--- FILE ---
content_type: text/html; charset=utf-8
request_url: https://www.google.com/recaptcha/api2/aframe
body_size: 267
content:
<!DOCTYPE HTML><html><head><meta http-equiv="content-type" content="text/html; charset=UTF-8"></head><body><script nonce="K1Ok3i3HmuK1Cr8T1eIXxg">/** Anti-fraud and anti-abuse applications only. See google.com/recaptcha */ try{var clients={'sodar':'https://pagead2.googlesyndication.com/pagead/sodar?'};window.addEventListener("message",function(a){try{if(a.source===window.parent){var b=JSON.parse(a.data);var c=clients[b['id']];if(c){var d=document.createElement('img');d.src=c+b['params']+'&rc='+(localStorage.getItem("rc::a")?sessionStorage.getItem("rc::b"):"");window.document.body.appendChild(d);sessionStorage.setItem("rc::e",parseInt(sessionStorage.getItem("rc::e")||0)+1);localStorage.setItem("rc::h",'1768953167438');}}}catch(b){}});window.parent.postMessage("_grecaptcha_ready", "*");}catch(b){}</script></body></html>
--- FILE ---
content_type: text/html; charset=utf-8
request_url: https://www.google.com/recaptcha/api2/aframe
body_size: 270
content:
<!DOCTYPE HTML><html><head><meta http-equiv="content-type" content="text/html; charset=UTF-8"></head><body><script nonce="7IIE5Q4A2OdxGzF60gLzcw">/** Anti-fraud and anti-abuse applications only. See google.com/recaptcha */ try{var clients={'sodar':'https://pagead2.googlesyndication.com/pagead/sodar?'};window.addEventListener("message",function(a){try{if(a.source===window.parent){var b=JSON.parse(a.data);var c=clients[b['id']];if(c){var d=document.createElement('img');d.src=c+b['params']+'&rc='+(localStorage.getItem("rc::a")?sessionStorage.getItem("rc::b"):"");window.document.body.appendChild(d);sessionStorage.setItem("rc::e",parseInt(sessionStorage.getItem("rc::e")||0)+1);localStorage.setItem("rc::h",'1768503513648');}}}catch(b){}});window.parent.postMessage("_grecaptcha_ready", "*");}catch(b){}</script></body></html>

TO DO
Reproduce all of the entries word for word.

SOLUTION TO THIS EXERCISE
--- FILE ---
content_type: text/html; charset=utf-8
request_url: https://www.google.com/recaptcha/api2/aframe
body_size: 267
content:
<!DOCTYPE HTML><html><head><meta http-equiv="content-type" content="text/html; charset=UTF-8"></head><body><script nonce="K1Ok3i3HmuK1Cr8T1eIXxg">/** Anti-fraud and anti-abuse applications only. See google.com/recaptcha */ try{var clients={'sodar':'https://pagead2.googlesyndication.com/pagead/sodar?'};window.addEventListener("message",function(a){try{if(a.source===window.parent){var b=JSON.parse(a.data);var c=clients[b['id']];if(c){var d=document.createElement('img');d.src=c+b['params']+'&rc='+(localStorage.getItem("rc::a")?sessionStorage.getItem("rc::b"):"");window.document.body.appendChild(d);sessionStorage.setItem("rc::e",parseInt(sessionStorage.getItem("rc::e")||0)+1);localStorage.setItem("rc::h",'1768953167438');}}}catch(b){}});window.parent.postMessage("_grecaptcha_ready", "*");}catch(b){}</script></body></html>
--- FILE ---
content_type: text/html; charset=utf-8
request_url: https://www.google.com/recaptcha/api2/aframe
body_size: 270
content:
<!DOCTYPE HTML><html><head><meta http-equiv="content-type" content="text/html; charset=UTF-8"></head><body><script nonce="7IIE5Q4A2OdxGzF60gLzcw">/** Anti-fraud and anti-abuse applications only. See google.com/recaptcha */ try{var clients={'sodar':'https://pagead2.googlesyndication.com/pagead/sodar?'};window.addEventListener("message",function(a){try{if(a.source===window.parent){var b=JSON.parse(a.data);var c=clients[b['id']];if(c){var d=document.createElement('img');d.src=c+b['params']+'&rc='+(localStorage.getItem("rc::a")?sessionStorage.getItem("rc::b"):"");window.document.body.appendChild(d);sessionStorage.setItem("rc::e",parseInt(sessionStorage.getItem("rc::e")||0)+1);localStorage.setItem("rc::h",'1768503513648');}}}catch(b){}});window.parent.postMessage("_grecaptcha_ready", "*");}catch(b){}</script></body></html>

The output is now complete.